Zagospodarowanie przestrzenne placu Piłsudskiego w Warszawie wznieca wiele dyskusji, czasem budzi kontrowersje. Spory o zabudowę placu powracają przy okazji planów odbudowy Pałacu Saskiego. Co pan sądzi o tym placu i jego atmosferze?
To wyjątkowe miejsce w Warszawie, silnie związane z historią Polski. Kiedy dowiedziałem się o planach odbudowy części Pałacu Saskiego, przedstawiłem własny projekt urbanistyczny. Mój pomysł zagospodarowania architektonicznego placu Piłsudskiego wynika z próby połączenia różnych stron toczącego się sporu. Spierając się o przyszłość tego miejsca, architekci, urbaniści i politycy nie mogą się na razie porozumieć. Ale z tego impasu należy już wyjść, pewne rozwiązania muszą zostać wprowadzone.

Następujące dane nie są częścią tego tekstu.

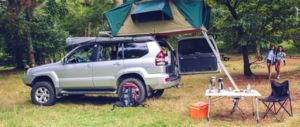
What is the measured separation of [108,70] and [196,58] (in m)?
2.93

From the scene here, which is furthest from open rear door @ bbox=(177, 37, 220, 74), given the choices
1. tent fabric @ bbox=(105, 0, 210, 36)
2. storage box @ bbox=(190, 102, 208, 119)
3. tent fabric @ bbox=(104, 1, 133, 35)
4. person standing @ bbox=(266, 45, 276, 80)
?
person standing @ bbox=(266, 45, 276, 80)

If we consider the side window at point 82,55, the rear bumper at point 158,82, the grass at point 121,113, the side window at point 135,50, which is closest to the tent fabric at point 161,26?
the side window at point 135,50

Według mnie przestrzeń placu Piłsudskiego powinna służyć potrzebom życia. Proponuję, aby zamiast odbudowywać Pałac Saski, stworzyć na tym ważnym polskim placu przemyślane miejsce, gdzie zapanuje jedność życia, natury i kultury, wspólnoty, oraz harmonia związków narodu, przyrody, miejsca i państwa. Projekt swój oparłem na analizie struktur i charakteru warszawskiego placu: w wyjątkowy sposób splatają się na nim przeszłość i przyszłość, aktualne interesy i szacunek do historii.
Jak miałaby wyglądać nowa zabudowa placu Piłsudskiego?
Należałoby wybudować trzy warstwy placu, traktować je jako wzajemnie ze sobą powiązane trzy poziomy ukazujące związki przeszłości, teraźniejszości i przyszłości.